Der Einbruch bei den Adyen-Aktien belief sich letztlich auf knapp 39 Prozent. Damit wurden beim Zahlungsabwickler mit einem Schlag etwa 18 Milliarden Euro an Börsenwert vernichtet. Die Halbjahreszahlen waren geprägt von einer einbrechenden Gewinnmarge und hatten bei Anlegern ungeahnte Wachstumssorgen geweckt. Timo Dums von der DZ Bank sprach von einem «katastrophalen Ergebnis» und «Enttäuschung an allen Fronten», die die Aktien abstürzen lasse.
Adyen prägte das Bild im grössten Verlierersektor: Der Teilindex Stoxx Europe 600 Industrial Goods & Services büsste 2,8 Prozent ein. Ausserdem hemmte das Abschneiden von Adyen die Entwicklung im europäischen Technologiesektor, dem das Unternehmen nahe steht. Der Stoxx Europe 600 Technology verlor 1,8 Prozent. Er folgte damit auch der Schwäche an der US-Börse Nasdaq vom Vortag. Diese verzeichnete am Donnerstag auch keine Erholung.
Sonst setzte sich unter den Einzelbranchen die wechselhafte Entwicklung der Vortage fort. Neben den Ölwerten, die von anziehenden Ölpreisen gestützt wurden, erholten sich Rohstoffwerte um 0,8 Prozent von ihrer jüngsten Schwäche. Seit dem Zwischenhoch von Ende Juli hatte der Sektorindex wegen Sorgen um das Weltwirtschaftswachstum wegen der konjunkturellen Flaute in China mehr als sechs Prozent eingebüsst.
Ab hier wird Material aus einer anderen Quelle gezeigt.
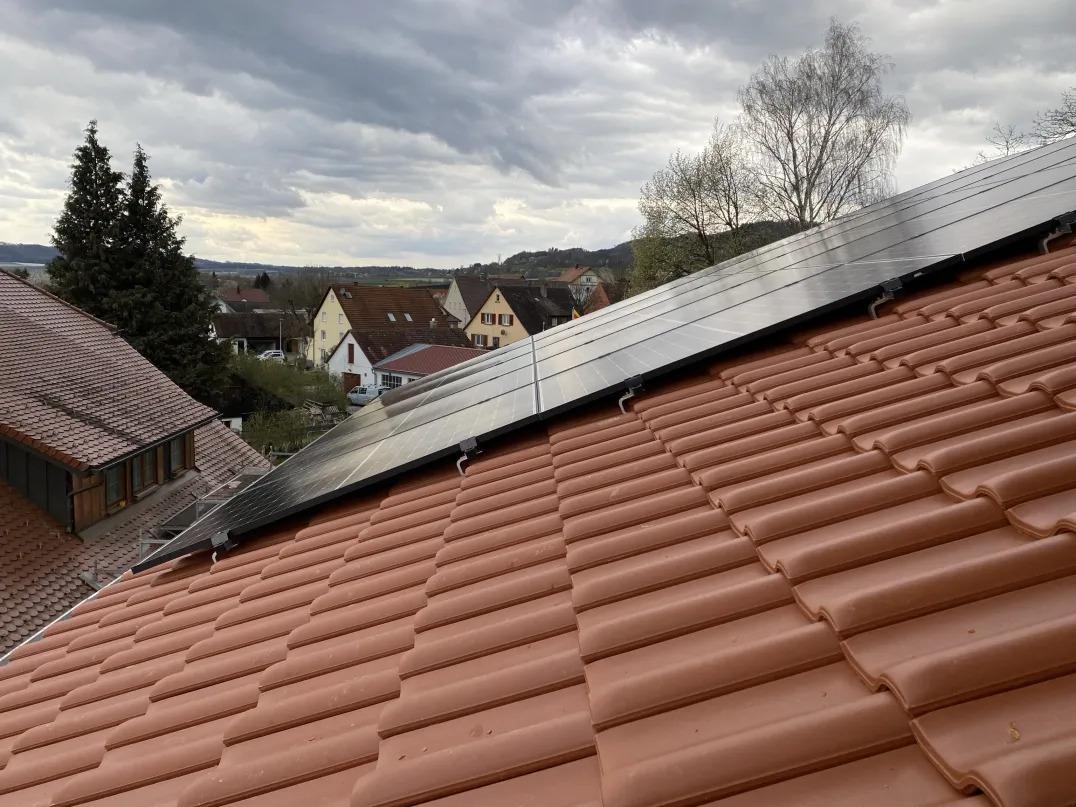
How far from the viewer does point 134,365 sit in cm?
1953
Auf keine Gegenliebe stiessen auch die Zahlen von Geberit. Der schweizerische Sanitärtechnikkonzern hatte im zweiten Quartal klar unter den Erwartungen gelegen. Auch der Ausblick hatte sich eingetrübt. Die Aktie büsste als schwächster schweizerischer Standardwert mehr als fünfeinhalb Prozent ein.
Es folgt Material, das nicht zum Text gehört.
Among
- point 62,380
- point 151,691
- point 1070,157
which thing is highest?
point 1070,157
Mit den Aktien von Meyer Burger stand noch ein Wert an der Zürcher Börse mit fast fünf Prozent unter Druck. Mit dem Halbjahresumsatz hatte der Solarhersteller die Erwartungen der Analysten deutlich verfehlt.
Aktien von DocMorris beendeten den Handel dagegen nach anfänglichen Verlusten mit einem Plus von fast acht Prozent. Sie reagierten damit auf zuversichtliche Aussagen des Managements im Rahmen der Konferenz zu den Halbjahreszahlen.
Der grösste britische Rüstungskonzern BAE Systems will sich im Rüstungsboom mit dem US-Luft- und Raumfahrtunternehmen Ball Aerospace stärken. BAE zahlt dafür 5,55 Milliarden US-Dollar an den Mutterkonzern Ball Corporation . Die Analysten von Jefferies bezeichneten die Kombination der beiden Unternehmen als gut, den Preis aber als etwas hoch. Aktien von BAE Systems fielen um 4,7 Prozent. (awp/mc/ps)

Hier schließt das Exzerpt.